> **Your objective**: Please give back word for word the lines of the material below between the line containing "family: Apterygidae" and the line containing "United States, site archbold_FL-41.", inclusive.
[Start of Attachment]
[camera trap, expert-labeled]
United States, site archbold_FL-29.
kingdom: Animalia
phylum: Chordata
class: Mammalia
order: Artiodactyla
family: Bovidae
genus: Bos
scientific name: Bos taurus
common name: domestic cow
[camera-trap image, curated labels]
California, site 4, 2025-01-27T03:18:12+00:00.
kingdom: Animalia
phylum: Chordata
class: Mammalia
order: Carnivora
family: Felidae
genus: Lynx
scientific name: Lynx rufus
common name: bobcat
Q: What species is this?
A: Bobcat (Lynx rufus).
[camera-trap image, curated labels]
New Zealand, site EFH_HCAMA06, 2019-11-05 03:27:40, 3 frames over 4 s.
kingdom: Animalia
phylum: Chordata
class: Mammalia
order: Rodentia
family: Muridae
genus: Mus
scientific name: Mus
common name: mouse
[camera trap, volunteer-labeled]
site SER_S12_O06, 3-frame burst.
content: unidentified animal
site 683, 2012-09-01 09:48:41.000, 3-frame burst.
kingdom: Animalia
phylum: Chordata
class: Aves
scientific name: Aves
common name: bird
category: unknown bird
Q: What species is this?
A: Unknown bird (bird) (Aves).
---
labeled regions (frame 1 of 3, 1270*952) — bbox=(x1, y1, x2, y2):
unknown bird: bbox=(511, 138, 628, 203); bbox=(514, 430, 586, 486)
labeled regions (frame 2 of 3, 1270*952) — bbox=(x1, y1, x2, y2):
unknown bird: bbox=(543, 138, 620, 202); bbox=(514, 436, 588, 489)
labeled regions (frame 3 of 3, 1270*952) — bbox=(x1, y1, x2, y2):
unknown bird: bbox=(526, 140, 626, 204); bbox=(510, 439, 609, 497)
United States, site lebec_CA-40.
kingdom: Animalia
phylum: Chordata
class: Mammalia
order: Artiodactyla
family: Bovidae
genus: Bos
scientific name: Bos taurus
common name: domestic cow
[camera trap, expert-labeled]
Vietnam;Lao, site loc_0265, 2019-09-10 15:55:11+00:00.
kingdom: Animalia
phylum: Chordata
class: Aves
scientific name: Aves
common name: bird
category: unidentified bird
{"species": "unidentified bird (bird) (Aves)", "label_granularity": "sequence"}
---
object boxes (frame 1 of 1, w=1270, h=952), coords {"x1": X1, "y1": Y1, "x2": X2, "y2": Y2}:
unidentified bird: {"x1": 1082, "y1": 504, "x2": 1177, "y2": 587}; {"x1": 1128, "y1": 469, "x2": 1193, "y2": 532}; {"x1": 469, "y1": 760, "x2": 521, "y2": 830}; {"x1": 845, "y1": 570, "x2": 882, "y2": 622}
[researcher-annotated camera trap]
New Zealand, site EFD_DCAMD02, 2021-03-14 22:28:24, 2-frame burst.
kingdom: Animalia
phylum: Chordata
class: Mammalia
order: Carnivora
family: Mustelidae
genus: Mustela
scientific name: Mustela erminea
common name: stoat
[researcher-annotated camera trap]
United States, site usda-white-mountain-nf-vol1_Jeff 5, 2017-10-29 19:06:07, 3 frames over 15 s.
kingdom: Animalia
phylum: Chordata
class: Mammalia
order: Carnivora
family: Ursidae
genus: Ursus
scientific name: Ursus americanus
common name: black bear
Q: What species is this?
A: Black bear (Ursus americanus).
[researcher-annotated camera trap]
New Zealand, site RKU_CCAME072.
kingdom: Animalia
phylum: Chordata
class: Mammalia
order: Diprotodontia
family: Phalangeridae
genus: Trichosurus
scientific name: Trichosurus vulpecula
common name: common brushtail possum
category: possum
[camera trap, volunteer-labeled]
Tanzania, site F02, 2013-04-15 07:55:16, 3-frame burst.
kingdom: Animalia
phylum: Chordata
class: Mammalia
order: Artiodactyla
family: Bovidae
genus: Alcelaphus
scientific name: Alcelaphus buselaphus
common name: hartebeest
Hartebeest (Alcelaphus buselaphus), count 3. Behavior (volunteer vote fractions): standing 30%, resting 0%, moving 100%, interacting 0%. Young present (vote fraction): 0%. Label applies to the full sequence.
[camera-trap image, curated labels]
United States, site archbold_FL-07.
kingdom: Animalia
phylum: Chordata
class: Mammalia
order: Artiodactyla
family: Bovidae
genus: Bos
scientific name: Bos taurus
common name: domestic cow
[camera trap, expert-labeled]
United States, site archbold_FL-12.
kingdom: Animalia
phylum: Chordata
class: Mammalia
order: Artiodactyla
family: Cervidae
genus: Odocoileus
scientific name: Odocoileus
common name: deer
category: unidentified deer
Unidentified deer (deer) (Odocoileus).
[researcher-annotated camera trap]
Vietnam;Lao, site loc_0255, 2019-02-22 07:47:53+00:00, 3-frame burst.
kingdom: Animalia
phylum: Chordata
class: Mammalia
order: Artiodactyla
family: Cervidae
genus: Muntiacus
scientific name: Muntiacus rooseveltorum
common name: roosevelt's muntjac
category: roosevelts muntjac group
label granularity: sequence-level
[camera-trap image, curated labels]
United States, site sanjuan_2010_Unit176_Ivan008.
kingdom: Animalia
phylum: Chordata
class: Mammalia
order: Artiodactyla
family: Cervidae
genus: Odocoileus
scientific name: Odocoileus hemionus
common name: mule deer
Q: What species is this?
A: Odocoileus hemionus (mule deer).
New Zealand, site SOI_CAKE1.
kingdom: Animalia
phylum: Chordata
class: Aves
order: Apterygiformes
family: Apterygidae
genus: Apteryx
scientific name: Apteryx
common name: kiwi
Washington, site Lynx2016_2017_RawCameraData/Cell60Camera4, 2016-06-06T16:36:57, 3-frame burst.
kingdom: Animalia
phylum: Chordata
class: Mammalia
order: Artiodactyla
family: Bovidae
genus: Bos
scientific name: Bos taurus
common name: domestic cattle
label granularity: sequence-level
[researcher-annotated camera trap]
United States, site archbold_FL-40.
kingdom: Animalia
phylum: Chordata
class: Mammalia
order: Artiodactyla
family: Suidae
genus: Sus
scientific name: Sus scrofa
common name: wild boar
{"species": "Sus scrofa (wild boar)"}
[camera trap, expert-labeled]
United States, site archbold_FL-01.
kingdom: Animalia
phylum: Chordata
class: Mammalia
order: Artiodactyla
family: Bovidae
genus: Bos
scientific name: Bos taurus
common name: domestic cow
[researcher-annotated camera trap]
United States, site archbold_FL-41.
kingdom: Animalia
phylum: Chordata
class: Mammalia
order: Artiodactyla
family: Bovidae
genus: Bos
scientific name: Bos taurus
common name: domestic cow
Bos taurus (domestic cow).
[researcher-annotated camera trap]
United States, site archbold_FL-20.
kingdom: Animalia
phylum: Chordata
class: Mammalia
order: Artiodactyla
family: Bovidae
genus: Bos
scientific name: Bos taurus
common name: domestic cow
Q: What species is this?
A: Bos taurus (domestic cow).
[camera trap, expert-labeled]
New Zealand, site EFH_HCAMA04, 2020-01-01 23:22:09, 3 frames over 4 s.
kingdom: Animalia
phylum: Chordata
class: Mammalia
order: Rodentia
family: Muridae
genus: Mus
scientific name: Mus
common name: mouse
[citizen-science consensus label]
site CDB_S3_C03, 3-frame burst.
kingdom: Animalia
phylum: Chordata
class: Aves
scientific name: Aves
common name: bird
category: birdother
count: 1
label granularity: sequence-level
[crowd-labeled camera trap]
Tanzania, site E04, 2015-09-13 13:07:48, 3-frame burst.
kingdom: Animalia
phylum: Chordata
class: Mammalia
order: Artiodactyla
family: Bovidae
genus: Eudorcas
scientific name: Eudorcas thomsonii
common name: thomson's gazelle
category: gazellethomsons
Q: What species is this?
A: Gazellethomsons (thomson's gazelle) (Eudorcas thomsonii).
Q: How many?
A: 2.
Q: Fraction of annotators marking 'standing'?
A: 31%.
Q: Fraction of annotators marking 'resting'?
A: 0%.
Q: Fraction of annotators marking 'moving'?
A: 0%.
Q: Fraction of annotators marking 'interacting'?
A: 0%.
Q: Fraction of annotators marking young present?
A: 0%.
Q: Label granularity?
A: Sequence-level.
[End of Attachment]
> **Exercise output**:
family: Apterygidae
genus: Apteryx
scientific name: Apteryx
common name: kiwi
Washington, site Lynx2016_2017_RawCameraData/Cell60Camera4, 2016-06-06T16:36:57, 3-frame burst.
kingdom: Animalia
phylum: Chordata
class: Mammalia
order: Artiodactyla
family: Bovidae
genus: Bos
scientific name: Bos taurus
common name: domestic cattle
label granularity: sequence-level
[researcher-annotated camera trap]
United States, site archbold_FL-40.
kingdom: Animalia
phylum: Chordata
class: Mammalia
order: Artiodactyla
family: Suidae
genus: Sus
scientific name: Sus scrofa
common name: wild boar
{"species": "Sus scrofa (wild boar)"}
[camera trap, expert-labeled]
United States, site archbold_FL-01.
kingdom: Animalia
phylum: Chordata
class: Mammalia
order: Artiodactyla
family: Bovidae
genus: Bos
scientific name: Bos taurus
common name: domestic cow
[researcher-annotated camera trap]
United States, site archbold_FL-41.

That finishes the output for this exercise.